> Your goal
Write every line below out again, exactly as given, but leave out the pictures.

> Entries supplied
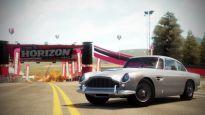 Forza Horizon - Screenshots - Bild 3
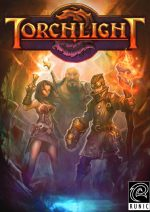 Torchlight PC Full Español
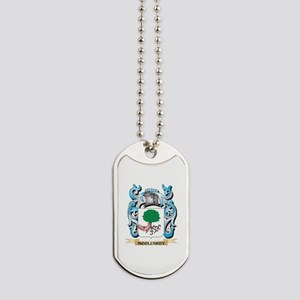 Mccluskey Coat of Arms - Family Crest Dog Tags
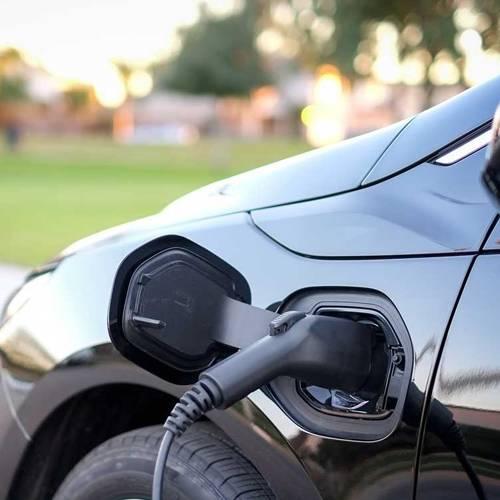 Instalación de puntos de recarga para vehículos eléctricos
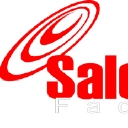 Sales Factor Enterprises logo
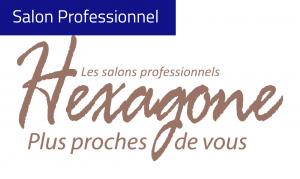 Salon Hexagone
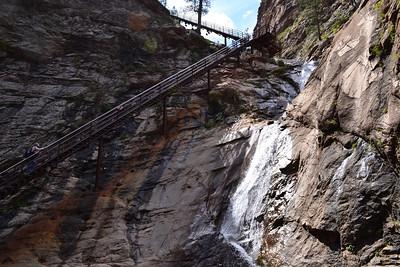 2011_09_03 - Seven Falls, CO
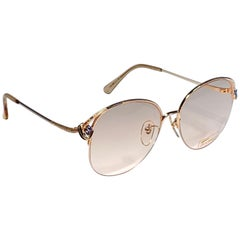 Ultra Rare 1970's Tura 145 Half Frame Blue Rhinestones RX Demo Lenses Sunglasses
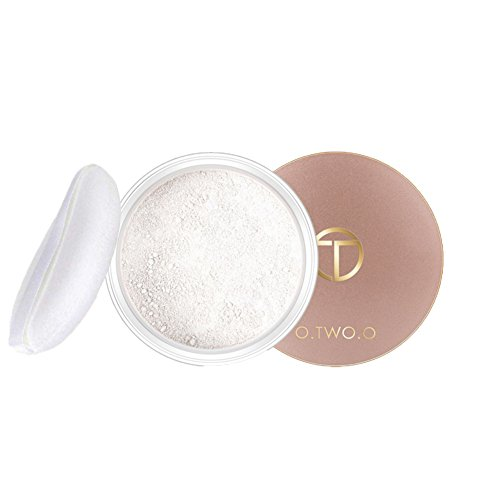 (Loses Pulver Öl kontrolle Gesichtspuder Soft Mat Make-up-Finishing-Pulver Transparent Loose Powder - Weiß, Teint Puder (Weiß))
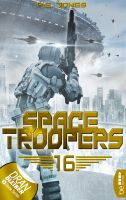 Space Troopers - Folge 16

> Expected answer
 Forza Horizon - Screenshots - Bild 3
 Torchlight PC Full Español
 Mccluskey Coat of Arms - Family Crest Dog Tags
 Instalación de puntos de recarga para vehículos eléctricos
 Sales Factor Enterprises logo
 Salon Hexagone
 2011_09_03 - Seven Falls, CO
 Ultra Rare 1970's Tura 145 Half Frame Blue Rhinestones RX Demo Lenses Sunglasses
 (Loses Pulver Öl kontrolle Gesichtspuder Soft Mat Make-up-Finishing-Pulver Transparent Loose Powder - Weiß, Teint Puder (Weiß))
 Space Troopers - Folge 16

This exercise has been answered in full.